Moreover, the will of God is what Christ both did and taught. Humility in conversation, steadfastness in faith, modesty in words, justice in deeds, mercy in works, discipline in morals, not to know how to do an injury and to be able to bear one done, to keep peace with the brethren, to love the Lord with a whole heart, to love Him in that He is Father, to fear Him in that He is God, to place nothing at all before Christ, because He placed nothing before us, to cling inseparably to His love, to stand bravely and faithfully at His cross; when there is a struggle over His name and honor to exhibit the constancy in speech with which we confess, under investigation the confidence with which we enter combat, in death the patience for which we are crowned; this is to wish to be co-heir with Christ; this is to do the commandment of God; this is to fulfill the will of the Father.
Moreover, we ask that the will of God be done on heaven and on earth, each of which pertains to the consummation of our safety and salvation. For since we possess a body from earth and a spirit from heaven, we ourselves are earth and heaven, and in both, that is in both body and spirit we pray that God’s will be done. For there is a struggle between flesh and spirit, and as they contend there is daily conflict with each other, so that we do not do the very things which we wish, as the spirit seeks the heavenly and the divine, the flesh desires the earthly and worldly. Accordingly we ask that harmony be effected between these two by the help and assistance of God, so that, while the will of God is being done both in the spirit and in the flesh, the soul which is reborn through Him may be preserved. The Apostle Paul openly and manifestly declares this in these words, saying: ‘For the flesh lusts against the spirit, and the spirit against the flesh; for these are opposed to each other, so that you do not do what you would. Now the works of the flesh are manifest which are adultery, fornication, uncleanness, licentiousness, idolatry, witchcrafts, murders, enmities, contentions, jealousies, anger, quarrels, dissensions, sects, heresies, envies, drunkenness, carousings, and such alike. They who do such things will not inherit the kingdom of God. But the fruit of the Spirit is charity, joy, peace, magnanimity, goodness, faith, clemency, continence, chastity.’ And so by daily, yes, by unceasing petitions we pray for this, that both in heaven and on earth the will of God concerning us be done, because this is the will of God, that the earthly give way to the heavenly, that the spiritual and divine prevail.
- - - - - - -
**PROMPT 1**
Does the passage on the will of God agree with each statement below? Answer yes or no for each, quoting the words of the passage that decide it.
(a) We have a body from earth and a spirit from heaven.
(b) Drunkenness is named among the fruit of the Spirit.
(c) The spirit seeks what is earthly and worldly.
The records have no connection to the text above them.

Questions about scene geometry
- - - - - - -
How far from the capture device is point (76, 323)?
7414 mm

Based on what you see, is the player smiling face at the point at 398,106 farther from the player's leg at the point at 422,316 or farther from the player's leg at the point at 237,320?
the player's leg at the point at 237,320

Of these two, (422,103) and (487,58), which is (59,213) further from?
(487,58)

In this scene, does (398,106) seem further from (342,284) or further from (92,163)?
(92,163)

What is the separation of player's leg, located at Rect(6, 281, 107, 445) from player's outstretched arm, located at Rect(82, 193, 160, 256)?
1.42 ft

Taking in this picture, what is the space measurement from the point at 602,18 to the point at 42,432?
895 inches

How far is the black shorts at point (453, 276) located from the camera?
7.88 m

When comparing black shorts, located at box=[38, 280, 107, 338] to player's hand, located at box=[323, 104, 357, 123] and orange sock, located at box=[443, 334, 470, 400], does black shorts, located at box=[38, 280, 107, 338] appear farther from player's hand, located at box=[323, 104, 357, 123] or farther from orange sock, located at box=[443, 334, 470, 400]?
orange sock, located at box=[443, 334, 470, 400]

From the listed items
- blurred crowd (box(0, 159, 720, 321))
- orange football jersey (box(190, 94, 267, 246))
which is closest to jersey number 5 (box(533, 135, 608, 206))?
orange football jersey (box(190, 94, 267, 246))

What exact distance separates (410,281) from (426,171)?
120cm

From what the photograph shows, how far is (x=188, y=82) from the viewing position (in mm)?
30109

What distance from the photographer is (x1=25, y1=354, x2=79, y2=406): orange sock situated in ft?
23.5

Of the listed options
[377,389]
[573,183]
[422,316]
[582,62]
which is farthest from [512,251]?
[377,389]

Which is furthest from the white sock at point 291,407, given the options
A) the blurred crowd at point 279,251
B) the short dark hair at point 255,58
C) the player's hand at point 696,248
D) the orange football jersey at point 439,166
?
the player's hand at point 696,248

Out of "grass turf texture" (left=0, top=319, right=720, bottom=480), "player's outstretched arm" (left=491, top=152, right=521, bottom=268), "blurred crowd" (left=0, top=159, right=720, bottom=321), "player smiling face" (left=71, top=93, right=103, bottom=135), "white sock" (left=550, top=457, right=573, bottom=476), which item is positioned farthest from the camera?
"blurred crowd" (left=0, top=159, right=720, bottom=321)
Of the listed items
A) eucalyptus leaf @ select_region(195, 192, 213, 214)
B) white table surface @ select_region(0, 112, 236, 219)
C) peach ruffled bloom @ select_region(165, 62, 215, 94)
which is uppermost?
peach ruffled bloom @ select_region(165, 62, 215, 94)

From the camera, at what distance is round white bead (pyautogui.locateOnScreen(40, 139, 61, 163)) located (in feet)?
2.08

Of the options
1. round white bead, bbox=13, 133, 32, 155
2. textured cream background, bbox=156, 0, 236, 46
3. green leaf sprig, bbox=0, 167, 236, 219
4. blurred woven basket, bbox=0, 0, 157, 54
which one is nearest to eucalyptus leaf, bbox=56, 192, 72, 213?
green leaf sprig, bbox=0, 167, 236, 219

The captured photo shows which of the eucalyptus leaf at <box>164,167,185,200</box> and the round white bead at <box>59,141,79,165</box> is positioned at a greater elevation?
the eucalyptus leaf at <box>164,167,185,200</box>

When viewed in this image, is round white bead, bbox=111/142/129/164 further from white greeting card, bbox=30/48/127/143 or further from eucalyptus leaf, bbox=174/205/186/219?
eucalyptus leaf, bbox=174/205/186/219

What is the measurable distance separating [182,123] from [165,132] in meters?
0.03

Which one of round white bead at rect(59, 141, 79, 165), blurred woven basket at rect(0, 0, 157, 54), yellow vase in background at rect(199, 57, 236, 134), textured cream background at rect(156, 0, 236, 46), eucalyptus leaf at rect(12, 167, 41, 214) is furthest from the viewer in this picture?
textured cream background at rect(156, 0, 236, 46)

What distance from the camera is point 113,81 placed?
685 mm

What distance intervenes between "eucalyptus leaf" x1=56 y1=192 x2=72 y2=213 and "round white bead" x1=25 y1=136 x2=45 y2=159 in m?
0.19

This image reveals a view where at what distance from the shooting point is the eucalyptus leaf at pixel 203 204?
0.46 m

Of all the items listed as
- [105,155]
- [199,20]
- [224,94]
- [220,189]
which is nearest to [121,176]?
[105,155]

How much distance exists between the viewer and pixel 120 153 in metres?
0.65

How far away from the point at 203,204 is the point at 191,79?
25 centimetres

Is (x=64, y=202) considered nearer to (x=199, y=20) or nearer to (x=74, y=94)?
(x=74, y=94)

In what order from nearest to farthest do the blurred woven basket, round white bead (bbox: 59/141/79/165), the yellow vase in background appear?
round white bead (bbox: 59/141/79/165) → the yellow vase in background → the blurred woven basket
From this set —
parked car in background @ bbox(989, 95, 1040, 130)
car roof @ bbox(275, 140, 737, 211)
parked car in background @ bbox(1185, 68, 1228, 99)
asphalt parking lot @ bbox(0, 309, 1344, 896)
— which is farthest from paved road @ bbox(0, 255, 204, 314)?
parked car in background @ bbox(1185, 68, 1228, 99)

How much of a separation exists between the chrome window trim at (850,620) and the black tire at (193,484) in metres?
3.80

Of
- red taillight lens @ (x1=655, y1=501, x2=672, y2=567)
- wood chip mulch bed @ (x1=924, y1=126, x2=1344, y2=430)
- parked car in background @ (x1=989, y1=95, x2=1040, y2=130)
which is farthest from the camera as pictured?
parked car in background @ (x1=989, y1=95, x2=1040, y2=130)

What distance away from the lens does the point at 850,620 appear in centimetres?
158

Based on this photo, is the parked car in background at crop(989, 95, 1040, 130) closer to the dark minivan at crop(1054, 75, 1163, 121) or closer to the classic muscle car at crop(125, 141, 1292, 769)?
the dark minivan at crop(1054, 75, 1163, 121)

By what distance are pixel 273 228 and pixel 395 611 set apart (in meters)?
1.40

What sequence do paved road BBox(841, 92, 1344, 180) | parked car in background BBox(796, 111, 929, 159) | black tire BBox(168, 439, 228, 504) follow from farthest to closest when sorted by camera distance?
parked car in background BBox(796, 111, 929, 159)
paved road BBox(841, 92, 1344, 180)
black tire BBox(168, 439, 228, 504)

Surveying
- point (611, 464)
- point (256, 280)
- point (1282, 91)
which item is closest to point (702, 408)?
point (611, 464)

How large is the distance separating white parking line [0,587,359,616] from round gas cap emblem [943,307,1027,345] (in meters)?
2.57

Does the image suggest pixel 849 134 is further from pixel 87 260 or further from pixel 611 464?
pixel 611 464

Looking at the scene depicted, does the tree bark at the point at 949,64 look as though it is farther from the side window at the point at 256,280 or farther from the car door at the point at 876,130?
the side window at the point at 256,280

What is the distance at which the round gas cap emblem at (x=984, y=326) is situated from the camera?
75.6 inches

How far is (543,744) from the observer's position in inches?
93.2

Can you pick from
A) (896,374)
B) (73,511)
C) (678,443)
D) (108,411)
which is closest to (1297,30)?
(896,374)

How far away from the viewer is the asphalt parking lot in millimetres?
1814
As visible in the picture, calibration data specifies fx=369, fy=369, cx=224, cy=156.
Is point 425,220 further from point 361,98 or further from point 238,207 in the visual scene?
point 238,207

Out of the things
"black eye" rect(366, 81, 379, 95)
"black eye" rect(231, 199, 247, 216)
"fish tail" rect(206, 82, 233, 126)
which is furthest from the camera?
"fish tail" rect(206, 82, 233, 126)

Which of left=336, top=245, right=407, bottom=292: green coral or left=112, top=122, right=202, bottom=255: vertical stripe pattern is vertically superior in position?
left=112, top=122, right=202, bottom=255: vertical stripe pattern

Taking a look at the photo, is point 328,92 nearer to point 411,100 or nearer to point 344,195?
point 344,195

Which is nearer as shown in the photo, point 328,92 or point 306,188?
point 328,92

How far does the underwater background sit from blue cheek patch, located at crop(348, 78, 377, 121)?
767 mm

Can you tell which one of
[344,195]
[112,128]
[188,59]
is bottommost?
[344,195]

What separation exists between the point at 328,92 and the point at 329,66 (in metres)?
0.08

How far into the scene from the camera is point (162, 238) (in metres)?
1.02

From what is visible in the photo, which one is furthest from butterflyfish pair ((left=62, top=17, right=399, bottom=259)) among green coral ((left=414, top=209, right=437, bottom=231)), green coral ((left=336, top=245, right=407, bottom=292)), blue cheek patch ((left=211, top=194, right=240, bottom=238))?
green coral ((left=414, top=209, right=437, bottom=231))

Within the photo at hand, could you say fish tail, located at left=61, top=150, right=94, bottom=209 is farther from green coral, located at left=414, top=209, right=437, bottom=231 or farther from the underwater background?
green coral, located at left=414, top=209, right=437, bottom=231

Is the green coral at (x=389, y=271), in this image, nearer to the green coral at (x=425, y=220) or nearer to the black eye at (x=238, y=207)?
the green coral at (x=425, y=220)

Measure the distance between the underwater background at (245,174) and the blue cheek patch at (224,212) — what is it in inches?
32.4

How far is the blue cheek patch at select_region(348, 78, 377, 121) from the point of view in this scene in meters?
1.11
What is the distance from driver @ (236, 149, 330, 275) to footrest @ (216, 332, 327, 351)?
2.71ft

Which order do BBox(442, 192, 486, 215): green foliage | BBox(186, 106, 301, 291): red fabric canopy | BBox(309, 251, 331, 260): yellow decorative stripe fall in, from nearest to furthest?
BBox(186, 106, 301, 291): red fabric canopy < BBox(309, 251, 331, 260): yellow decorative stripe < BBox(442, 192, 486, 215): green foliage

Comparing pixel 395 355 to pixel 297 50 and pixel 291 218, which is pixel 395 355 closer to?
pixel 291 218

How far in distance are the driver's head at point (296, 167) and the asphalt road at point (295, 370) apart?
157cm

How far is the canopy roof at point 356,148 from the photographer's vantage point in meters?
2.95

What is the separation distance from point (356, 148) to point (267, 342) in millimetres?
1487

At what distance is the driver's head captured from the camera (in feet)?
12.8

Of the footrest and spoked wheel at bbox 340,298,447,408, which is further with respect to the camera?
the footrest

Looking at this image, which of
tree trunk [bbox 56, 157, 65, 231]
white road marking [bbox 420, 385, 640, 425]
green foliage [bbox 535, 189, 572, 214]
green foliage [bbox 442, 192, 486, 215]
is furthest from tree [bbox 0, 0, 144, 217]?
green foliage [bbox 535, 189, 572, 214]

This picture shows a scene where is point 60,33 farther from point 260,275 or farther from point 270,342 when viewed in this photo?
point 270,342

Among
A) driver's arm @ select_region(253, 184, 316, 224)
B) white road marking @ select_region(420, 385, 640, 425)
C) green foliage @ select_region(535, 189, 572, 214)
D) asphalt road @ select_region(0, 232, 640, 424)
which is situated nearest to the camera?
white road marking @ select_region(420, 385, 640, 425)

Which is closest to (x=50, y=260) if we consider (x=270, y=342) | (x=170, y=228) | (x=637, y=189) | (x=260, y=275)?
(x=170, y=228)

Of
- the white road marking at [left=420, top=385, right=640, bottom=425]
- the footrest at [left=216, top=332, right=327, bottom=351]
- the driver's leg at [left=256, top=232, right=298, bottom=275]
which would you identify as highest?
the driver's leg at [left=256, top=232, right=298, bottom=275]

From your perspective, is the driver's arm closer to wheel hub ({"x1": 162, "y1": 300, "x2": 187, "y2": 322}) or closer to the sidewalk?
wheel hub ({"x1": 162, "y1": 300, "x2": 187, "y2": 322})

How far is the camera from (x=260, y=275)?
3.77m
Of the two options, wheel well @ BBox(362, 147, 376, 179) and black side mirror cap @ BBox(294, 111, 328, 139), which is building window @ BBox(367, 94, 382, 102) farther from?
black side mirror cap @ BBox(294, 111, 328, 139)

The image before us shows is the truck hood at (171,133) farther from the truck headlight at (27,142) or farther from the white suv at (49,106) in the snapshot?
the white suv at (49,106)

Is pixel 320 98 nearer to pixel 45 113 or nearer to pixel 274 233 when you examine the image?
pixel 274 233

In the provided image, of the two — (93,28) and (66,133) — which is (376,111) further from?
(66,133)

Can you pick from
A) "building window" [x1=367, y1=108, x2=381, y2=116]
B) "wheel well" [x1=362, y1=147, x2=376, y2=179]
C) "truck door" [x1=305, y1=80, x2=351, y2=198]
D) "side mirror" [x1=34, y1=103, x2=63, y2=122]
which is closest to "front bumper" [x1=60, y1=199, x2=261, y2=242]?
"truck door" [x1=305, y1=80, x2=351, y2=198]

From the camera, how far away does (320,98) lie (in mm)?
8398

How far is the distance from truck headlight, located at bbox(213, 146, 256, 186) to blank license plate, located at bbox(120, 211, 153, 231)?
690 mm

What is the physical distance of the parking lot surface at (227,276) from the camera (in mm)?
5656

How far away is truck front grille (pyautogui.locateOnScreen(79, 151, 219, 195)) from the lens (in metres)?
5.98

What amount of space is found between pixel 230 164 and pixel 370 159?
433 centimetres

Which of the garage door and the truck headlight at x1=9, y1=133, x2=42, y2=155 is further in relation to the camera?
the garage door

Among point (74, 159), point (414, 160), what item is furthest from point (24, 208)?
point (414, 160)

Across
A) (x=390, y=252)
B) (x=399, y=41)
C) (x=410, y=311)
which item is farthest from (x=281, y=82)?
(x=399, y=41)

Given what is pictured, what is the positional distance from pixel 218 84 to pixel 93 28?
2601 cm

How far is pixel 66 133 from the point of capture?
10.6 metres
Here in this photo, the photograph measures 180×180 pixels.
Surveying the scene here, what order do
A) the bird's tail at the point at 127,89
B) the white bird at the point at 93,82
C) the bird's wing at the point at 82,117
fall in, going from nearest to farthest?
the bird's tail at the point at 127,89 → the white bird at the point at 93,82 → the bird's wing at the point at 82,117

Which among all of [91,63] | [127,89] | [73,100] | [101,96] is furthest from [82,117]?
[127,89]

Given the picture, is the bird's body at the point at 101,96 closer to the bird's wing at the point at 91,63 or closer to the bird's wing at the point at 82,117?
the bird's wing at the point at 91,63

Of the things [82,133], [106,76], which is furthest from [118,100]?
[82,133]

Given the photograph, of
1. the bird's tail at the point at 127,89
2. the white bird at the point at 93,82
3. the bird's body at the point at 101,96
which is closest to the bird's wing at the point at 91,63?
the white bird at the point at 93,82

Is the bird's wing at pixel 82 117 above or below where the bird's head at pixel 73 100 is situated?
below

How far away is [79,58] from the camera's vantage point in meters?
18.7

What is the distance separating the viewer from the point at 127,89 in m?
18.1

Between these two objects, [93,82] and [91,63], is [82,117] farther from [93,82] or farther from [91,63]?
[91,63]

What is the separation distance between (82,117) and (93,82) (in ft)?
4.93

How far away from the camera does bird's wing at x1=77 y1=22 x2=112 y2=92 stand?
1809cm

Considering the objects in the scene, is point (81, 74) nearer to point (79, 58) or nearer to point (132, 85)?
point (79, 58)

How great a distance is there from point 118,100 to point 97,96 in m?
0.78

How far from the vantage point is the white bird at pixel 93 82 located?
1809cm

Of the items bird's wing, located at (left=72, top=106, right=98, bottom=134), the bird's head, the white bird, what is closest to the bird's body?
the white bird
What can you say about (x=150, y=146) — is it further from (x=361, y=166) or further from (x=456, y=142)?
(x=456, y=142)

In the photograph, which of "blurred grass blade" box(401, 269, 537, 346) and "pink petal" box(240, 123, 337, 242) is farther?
- - - - - - -
**PROMPT 2**
How many lines of the records contain the word "crowd"? Give only the number.

**REPLY 1**
(a) Yes: "we possess a body from earth and a spirit from heaven"
(b) No: "But the fruit of the Spirit is charity, joy, peace, magnanimity, goodness, faith, clemency, continence, chastity."
(c) No: "the spirit seeks the heavenly and the divine, the flesh desires the earthly and worldly"

**REPLY 2**
4